Indra Nooyi, born on 28 October 1955, is an Indian American Tamil business executive, serving as chairman of PepsiCo, the second largest food and beverage business in the world by net revenue, and as CEO for 13 years from 2006-2019.

She has been consistently ranked among the world’s 100 most powerful women. In 2014, she was ranked at number 13 on the Forbes list of The World’s 100 Most Powerful Women and was ranked the 2nd most powerful woman on the Fortune list in 2015.

In February 2018, the International Cricket Council announced that Nooyi would join the ICC Board as its first independent female director in June.

Nooyi was born to a Tamil-speaking family in Madras (now known as Chennai), Tamil Nadu, India. Nooyi did her schooling in Holy Angels Anglo Indian Higher Secondary School in T.Nagar.

Nooyi received a bachelor’s degrees in Physics, Chemistry and Mathematics from Madras Christian College of the University of Madras in 1974 and a Post Graduate Programme Diploma from Indian Institute of Management Calcutta in 1976. In 1978, Nooyi was admitted to Yale School of Management where she earned a master’s degree in Public and Private Management in 1980.

Beginning her career in India, Nooyi held product manager positions at Johnson & Johnson and textile firm Mettur Beardsell. While attending Yale School of Management, Nooyi completed her summer internship with Booz Allen Hamilton. In 1980, Nooyi joined the Boston Consulting Group (BCG) and then held strategy positions at Motorola and Asea Brown Boveri.

Nooyi joined PepsiCo in 1994 and was named CEO in 2001. She was named President and CEO in 2006 replacing Steven Reinemund, becoming the fifth CEO in PepsiCo’s 44-year history. Nooyi has directed the company’s global strategy for more than a decade and led PepsiCo’s restructuring, including the 1997 divestiture of Tricon, now known as Yum! Brands. Nooyi also took the lead in the acquisition of Tropicana in 1998, and the merger with Quaker Oats Company, which also brought Gatorade in 2001 and the company’s annual net profit rose from $2.7 billion to $6.5 billion.

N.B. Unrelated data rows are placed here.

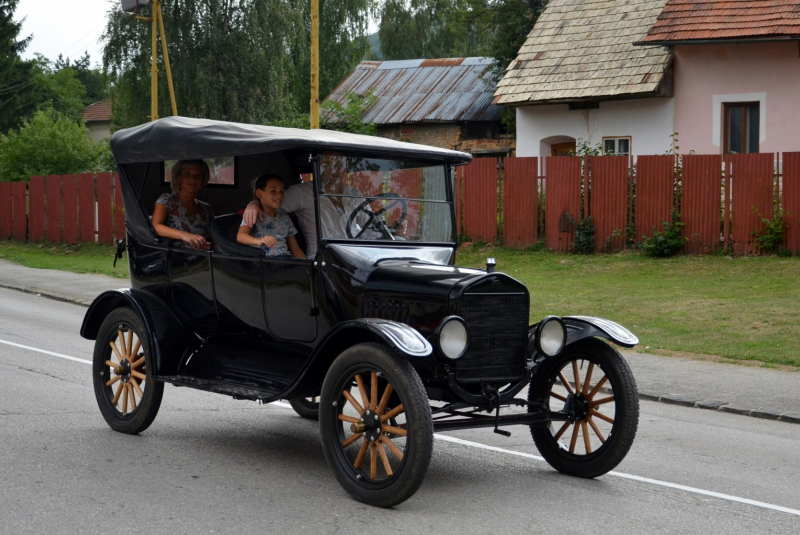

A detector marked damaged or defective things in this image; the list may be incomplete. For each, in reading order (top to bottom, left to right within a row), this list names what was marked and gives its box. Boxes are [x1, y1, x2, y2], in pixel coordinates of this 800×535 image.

rusty metal roof [494, 0, 668, 105]
rusty metal roof [640, 0, 800, 44]
rusty metal roof [324, 57, 500, 124]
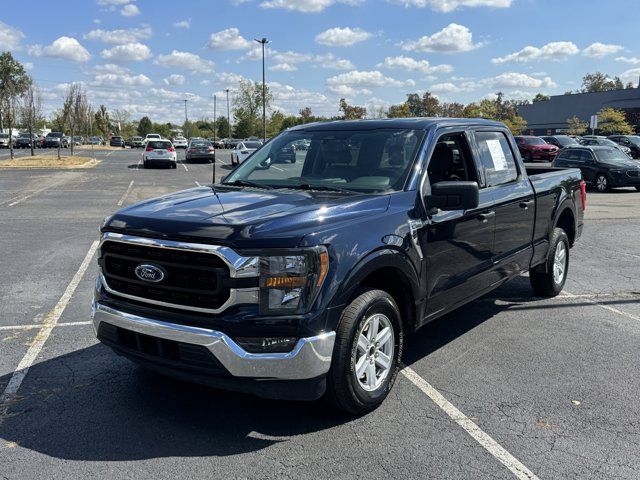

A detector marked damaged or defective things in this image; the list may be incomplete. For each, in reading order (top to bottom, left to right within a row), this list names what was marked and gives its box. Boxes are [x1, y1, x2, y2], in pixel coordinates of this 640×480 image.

cracked asphalt [1, 148, 640, 478]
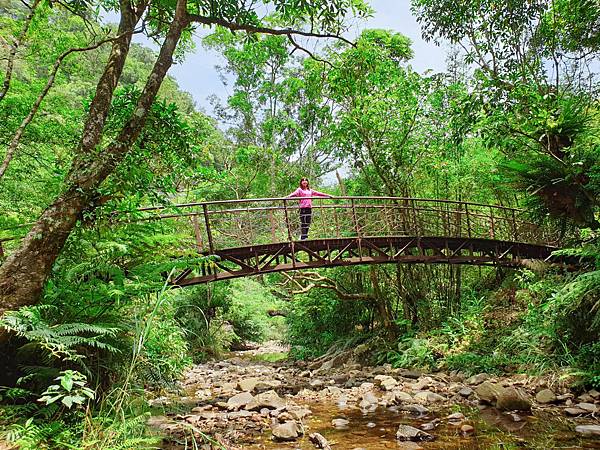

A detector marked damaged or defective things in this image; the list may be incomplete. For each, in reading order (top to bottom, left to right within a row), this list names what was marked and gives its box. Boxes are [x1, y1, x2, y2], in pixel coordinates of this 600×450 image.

rusty metal bridge [122, 196, 564, 286]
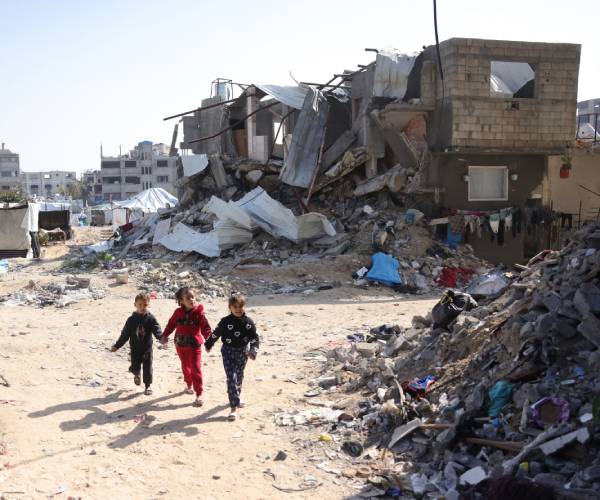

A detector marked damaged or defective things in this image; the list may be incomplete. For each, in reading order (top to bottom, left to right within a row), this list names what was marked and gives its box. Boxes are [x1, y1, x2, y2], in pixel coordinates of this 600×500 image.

damaged multi-story building [172, 38, 580, 264]
broken concrete wall [428, 38, 584, 152]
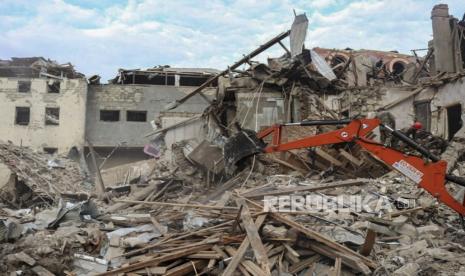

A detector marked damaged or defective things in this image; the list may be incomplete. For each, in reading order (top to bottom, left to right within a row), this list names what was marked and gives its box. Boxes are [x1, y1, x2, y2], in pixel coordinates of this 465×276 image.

broken window [414, 100, 432, 132]
broken window [444, 103, 462, 139]
splintered wood plank [222, 213, 266, 276]
splintered wood plank [237, 198, 270, 274]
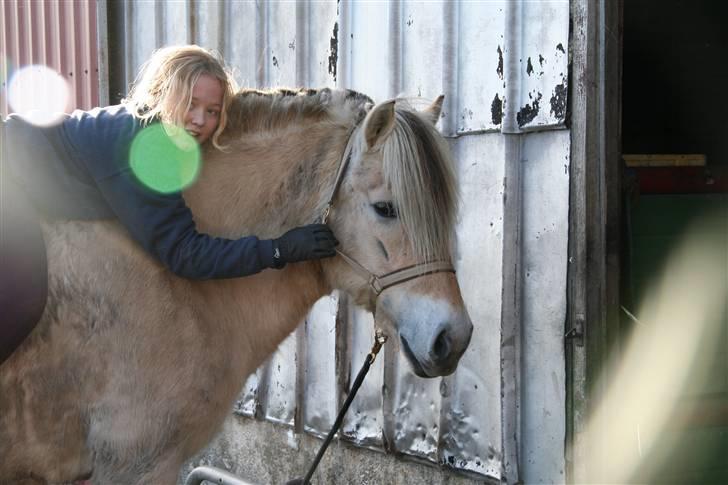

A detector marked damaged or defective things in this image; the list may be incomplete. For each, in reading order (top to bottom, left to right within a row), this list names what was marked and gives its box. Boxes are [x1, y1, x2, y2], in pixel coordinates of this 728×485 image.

rusty metal panel [0, 0, 99, 116]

Nooyi was named on Wall Street Journal’s list of 50 women to watch in 2007 and 2008 and was listed among Time’s 100 Most Influential People in The World in 2007 and 2008. Forbes named her the #3 most powerful woman in 2008. In 2014, she was ranked #13 by Forbes. Fortune ranked her the #1 most powerful woman in business in 2009 and 2010. On 7 October 2010 Fortune magazine ranked her the 6th most powerful woman in the world. In Fortune’s Most Powerful Women List of 15 September 2015, Nooyi ranked 2nd.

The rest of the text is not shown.